Please repeat, word for word, the stretch of lines below from the one containing "What distance spans" through the final line.

Extracted records
------------------------------------------------

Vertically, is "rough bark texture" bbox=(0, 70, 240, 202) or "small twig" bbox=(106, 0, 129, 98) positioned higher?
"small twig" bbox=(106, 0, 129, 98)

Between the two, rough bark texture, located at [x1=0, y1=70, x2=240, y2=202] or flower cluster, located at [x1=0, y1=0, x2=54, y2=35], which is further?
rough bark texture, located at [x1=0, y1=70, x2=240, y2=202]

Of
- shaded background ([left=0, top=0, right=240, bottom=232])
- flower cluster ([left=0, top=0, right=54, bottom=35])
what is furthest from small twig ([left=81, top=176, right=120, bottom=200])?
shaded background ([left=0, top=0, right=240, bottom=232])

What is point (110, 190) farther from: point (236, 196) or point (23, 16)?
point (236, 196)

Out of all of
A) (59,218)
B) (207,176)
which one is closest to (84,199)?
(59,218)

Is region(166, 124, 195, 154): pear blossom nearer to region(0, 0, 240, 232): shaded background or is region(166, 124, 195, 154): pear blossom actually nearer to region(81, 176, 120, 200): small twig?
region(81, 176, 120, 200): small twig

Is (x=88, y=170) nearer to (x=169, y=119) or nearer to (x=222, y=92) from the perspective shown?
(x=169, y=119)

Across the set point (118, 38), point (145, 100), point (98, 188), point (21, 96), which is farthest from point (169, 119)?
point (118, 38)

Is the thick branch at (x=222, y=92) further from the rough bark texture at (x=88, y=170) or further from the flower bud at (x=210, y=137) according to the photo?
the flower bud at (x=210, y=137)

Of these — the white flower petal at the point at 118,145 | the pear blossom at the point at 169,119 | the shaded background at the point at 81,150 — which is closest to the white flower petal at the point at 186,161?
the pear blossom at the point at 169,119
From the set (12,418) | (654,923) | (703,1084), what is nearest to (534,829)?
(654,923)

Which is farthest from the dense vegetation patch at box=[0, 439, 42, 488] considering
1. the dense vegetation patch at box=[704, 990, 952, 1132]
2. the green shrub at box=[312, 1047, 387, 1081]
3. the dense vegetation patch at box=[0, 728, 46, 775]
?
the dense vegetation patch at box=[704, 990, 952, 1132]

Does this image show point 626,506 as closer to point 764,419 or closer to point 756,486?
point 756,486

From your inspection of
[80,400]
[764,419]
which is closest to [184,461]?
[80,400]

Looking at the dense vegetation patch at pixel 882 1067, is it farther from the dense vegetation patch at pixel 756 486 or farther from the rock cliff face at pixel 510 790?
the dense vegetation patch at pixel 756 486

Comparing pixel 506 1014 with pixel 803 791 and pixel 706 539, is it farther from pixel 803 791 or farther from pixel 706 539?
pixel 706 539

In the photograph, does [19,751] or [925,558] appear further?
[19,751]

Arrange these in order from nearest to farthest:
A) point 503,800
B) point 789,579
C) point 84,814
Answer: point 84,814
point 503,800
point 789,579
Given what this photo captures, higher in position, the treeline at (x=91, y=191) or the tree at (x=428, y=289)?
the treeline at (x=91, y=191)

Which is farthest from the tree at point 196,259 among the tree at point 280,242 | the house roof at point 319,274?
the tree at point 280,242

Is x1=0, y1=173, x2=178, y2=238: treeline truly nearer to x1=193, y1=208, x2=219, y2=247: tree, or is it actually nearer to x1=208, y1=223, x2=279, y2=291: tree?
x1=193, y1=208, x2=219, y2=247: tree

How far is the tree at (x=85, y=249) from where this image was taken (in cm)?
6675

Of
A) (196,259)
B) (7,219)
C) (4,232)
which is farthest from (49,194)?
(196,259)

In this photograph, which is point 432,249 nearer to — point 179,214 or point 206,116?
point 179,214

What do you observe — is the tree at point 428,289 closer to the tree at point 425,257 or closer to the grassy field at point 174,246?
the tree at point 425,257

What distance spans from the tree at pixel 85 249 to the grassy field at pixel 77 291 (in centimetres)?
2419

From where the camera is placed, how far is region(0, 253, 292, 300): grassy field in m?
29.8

------------------------------------------------

_SOLUTION FOR THIS PROBLEM_
What distance spans from the tree at pixel 85 249 to the grassy field at pixel 77 291 (in centimetres)?
2419

From where the camera is placed, how far is region(0, 253, 292, 300): grassy field in m?
29.8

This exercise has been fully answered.